* Exercise requirements
A – Decide whether each statement below agrees with the Burkhalter case record, answering yes or no and quoting the words from the record that settle it. (i) The plaintiff claims three thousand dollars in damages. (ii) The street car's crew consisted of a motorman and a conductor. (iii) The appeal came from the circuit court of Madison County.
B – Return, word for word, the passage of the Burkhalter case record from "Appeal from Circuit" to "the proprietor thereof.".
C – Write the next part of the Burkhalter case record, starting after its final sentence.

* Text to read
::::::

Burkhalter v. Birmingham Electric Co.

Decision Date19 February 1942
Docket Number6 Div. 886.
PartiesBURKHALTER v. BIRMINGHAM ELECTRIC CO.
CourtAlabama Supreme Court

Rehearing Denied March 12, 1942.

Appeal from Circuit Court, Jefferson County; C. B. Smith Judge.

Count A of the amended complaint is as follows:

"Count A. The plaintiff claims of the defendant Three Thousand Dollars as damages for that heretofore, to-wit: On April 27th, 1940, at to-wit: Seven o'clock in the evening, the plaintiff was in a retail store located at to-wit: 2310-2nd Avenue North, in Birmingham, Alabama, by invitation of the proprietor thereof.

"And plaintiff avers that on said occasion the defendant was a common carrier for hire and reward by means of street cars and on said occasion a street car of the defendant loaded with a number of fare-paying passengers was being operated by defendant along a street car track running along second Avenue in front of said store where plaintiff was, and said street car was on said occasion within the charge and control of a crew consisting of a motorman and a conductor who were operating said car on said occasion.

::::::

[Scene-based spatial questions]
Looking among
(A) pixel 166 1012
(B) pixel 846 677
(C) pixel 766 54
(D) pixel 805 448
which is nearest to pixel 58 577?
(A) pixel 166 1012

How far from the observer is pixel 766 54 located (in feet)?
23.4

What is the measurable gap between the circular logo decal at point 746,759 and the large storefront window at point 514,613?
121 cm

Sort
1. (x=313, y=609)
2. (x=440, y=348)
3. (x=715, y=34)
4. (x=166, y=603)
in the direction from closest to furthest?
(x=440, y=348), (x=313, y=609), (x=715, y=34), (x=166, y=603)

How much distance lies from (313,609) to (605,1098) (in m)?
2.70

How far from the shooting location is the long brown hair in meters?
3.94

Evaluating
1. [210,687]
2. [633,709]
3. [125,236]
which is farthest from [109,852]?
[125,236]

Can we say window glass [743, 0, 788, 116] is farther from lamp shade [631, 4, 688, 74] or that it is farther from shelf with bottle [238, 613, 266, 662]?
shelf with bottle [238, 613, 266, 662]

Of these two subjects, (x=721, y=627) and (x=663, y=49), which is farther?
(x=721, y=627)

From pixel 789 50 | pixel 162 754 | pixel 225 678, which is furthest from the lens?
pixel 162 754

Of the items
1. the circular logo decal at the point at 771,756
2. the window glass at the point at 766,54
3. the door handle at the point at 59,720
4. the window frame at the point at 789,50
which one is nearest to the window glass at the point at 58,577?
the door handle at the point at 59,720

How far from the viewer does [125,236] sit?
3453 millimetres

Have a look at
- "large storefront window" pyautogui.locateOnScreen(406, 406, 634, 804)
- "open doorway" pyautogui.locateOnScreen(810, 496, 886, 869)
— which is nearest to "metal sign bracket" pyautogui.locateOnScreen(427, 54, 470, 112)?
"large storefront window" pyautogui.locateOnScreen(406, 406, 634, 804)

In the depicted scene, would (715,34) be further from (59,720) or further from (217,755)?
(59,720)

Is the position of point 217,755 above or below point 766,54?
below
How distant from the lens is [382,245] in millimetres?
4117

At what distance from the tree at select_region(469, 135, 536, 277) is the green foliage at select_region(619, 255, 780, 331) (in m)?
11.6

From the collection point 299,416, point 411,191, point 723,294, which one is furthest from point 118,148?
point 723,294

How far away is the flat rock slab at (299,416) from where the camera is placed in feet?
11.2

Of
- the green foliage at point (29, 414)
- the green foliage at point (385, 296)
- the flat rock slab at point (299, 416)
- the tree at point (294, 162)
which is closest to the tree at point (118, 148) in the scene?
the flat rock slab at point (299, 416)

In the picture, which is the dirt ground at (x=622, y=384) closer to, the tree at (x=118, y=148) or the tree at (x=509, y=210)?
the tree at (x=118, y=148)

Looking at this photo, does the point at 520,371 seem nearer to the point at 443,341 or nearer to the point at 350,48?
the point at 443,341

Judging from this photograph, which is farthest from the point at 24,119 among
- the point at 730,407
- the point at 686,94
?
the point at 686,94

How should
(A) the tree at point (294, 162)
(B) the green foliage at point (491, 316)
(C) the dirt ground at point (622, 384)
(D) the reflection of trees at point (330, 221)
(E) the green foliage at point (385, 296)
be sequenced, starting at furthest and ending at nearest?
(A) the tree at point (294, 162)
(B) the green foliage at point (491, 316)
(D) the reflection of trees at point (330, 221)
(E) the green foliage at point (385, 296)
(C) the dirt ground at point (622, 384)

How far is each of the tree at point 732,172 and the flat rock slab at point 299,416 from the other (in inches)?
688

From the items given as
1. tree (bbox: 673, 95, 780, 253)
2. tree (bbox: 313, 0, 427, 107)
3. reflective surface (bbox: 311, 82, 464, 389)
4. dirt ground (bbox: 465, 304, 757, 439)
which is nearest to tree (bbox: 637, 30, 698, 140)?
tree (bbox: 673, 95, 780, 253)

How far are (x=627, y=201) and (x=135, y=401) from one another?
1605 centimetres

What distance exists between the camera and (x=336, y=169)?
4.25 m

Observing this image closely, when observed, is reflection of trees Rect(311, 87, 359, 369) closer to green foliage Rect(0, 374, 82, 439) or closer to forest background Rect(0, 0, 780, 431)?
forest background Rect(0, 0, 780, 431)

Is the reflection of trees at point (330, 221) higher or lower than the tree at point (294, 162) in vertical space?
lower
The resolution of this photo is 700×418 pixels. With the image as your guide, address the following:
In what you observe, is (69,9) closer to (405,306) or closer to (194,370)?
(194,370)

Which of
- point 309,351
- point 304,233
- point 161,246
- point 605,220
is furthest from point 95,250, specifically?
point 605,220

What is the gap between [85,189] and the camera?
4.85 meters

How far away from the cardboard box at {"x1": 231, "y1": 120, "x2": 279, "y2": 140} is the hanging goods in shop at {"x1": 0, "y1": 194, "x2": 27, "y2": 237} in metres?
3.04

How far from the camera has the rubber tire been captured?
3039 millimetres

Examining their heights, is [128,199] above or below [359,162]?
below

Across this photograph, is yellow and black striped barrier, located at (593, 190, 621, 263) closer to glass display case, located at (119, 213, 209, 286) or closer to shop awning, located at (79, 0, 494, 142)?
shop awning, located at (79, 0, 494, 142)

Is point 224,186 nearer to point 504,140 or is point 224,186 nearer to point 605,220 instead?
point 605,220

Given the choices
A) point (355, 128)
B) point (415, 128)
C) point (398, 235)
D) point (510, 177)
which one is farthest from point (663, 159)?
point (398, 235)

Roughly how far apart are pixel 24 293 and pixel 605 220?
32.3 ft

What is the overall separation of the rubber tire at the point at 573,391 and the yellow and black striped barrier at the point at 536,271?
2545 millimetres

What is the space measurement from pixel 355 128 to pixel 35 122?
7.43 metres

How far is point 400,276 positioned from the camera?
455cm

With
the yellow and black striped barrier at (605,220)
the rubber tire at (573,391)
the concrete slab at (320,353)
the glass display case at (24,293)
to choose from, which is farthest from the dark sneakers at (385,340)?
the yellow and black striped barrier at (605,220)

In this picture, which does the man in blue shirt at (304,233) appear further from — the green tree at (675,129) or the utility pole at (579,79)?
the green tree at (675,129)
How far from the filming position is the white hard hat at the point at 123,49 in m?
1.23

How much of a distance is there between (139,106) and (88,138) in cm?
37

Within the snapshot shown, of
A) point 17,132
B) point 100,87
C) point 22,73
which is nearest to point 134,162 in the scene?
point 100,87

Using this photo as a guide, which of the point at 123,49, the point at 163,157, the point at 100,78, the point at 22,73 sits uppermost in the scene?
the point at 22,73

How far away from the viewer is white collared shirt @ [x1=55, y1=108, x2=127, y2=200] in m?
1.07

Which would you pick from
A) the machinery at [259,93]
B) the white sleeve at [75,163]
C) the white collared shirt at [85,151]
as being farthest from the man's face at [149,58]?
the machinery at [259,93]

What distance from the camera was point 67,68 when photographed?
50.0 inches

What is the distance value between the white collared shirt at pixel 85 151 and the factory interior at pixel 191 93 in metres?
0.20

::::::

* Answers for this exercise
A –
(i) Yes: "The plaintiff claims of the defendant Three Thousand Dollars as damages"
(ii) Yes: "a crew consisting of a motorman and a conductor"
(iii) No: "Appeal from Circuit Court, Jefferson County"

B –
Appeal from Circuit Court, Jefferson County; C. B. Smith Judge.

Count A of the amended complaint is as follows:

"Count A. The plaintiff claims of the defendant Three Thousand Dollars as damages for that heretofore, to-wit: On April 27th, 1940, at to-wit: Seven o'clock in the evening, the plaintiff was in a retail store located at to-wit: 2310-2nd Avenue North, in Birmingham, Alabama, by invitation of the proprietor thereof.

C –
"And plaintiff avers that on said occasion said street car encountered in its path on said track an automobile truck stopped in such a position as to obstruct said track and to arrest the further progress of said street car, unless removed therefrom, and plaintiff avers that said stopped truck was not then within the charge or control of its driver or of any person having authority from its owner to operate it.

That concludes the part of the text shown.